Overgenomen uit het Nederlands Dagblad
ACHTERGROND In navolging van het kabinet schaart ook een Kamermeerderheid zich achter de nieuwe blik op het stelselmatige Nederlandse geweld in de Indonesische onafhankelijkheidsoorlog (1945-1949). Zolang maar niet het beeld ontstaat dat iedereen die gediend heeft, schuldig is. (door: Arnout Brouwers woensdag 14 juni 2023 )
DEN HAAG
Het is een symbolisch moment, het begin van het debat woensdag. Daar staan de Nederlandse volksvertegenwoordigers, met op de publieke tribune boven hen de veteranen en Indische Nederlanders. Voor een debat, bijna driekwart eeuw na de formele soevereiniteitsoverdracht en méér dan driekwart eeuw na het uitroepen van de Indonesische onafhankelijkheid, over het historisch onderzoek naar de dekolonisatieoorlog die in die tussenliggende jaren werd gevoerd.
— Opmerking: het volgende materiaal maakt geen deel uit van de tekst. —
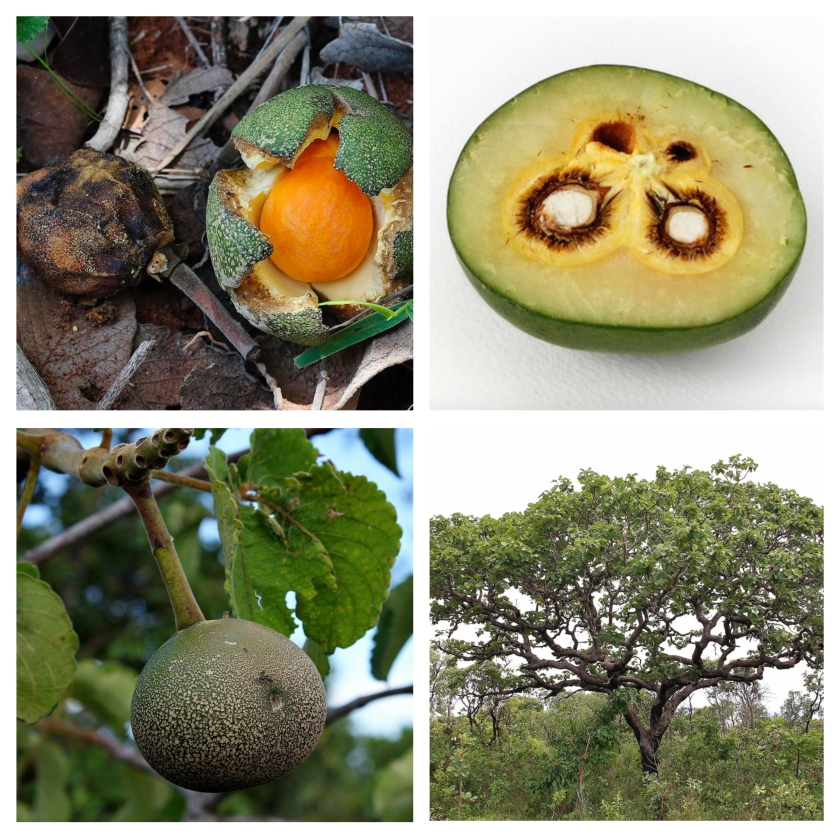 "The pequi, Caryocar brasilense, is an example of a seed dispersal anachronism. The fruits (pequi, ""skin with spines"" in tupi-guarani), up to 10-12 cm in diameter, have internal spines in the pulp, surrounding the seeds. Each fruit has a single or very few large seeds resulting a large fruit with a hard pericarp. Field studies of fruit removal rates have reported extremely low actual dispersal of seeds away from maternal trees, the fruits simply rotting on the ground beneath the tree canopy. Virtually no diaspores are found buried by hoarding rodents, or preyed upon by these animals. Pequi is common in central Brazilian cerrado vegetation from southern Pará to Paraná and northern Paraguay. Photos by Mauricio Mercadante CC"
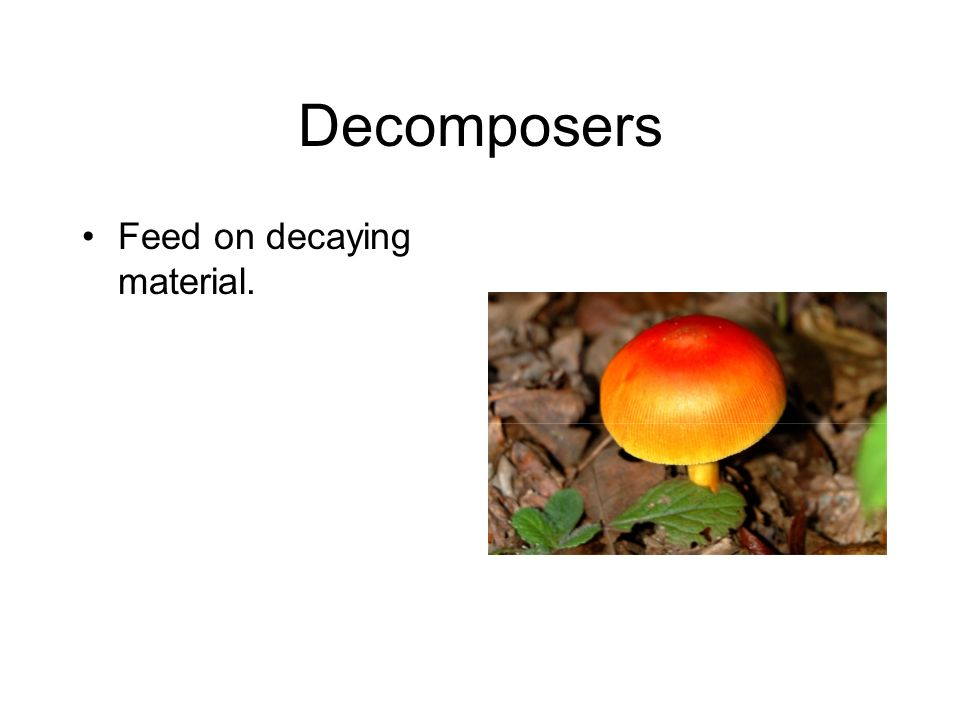 Decomposers Feed on decaying material.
De conclusie van dat onderzoek luidde dat de Nederlandse Krijgsmacht zich schuldig gemaakt had aan wijdverbreid en extreem geweld dat vaak bewust werd ingezet. en op alle niveaus – politiek, militair, en justitieel getolereerd werd. Daarmee werd een dikke streep gezet door de zogeheten Excessen-nota uit 1969, waarin de toenmalige regering concludeerde dat zich weliswaar ‘excessen’ hadden voorgedaan, ‘maar dat de krijgsmacht als geheel zich correct heeft gedragen’.
Onmiddellijk na het verschijnen van het onderzoek, vorig jaar, nam het kabinet afscheid van het standpunt uit 1969 en aanvaardde ‘ten volle de verantwoordelijkheid voor het collectieve falen van de politieke, bestuurlijke en militaire autoriteiten van destijds’.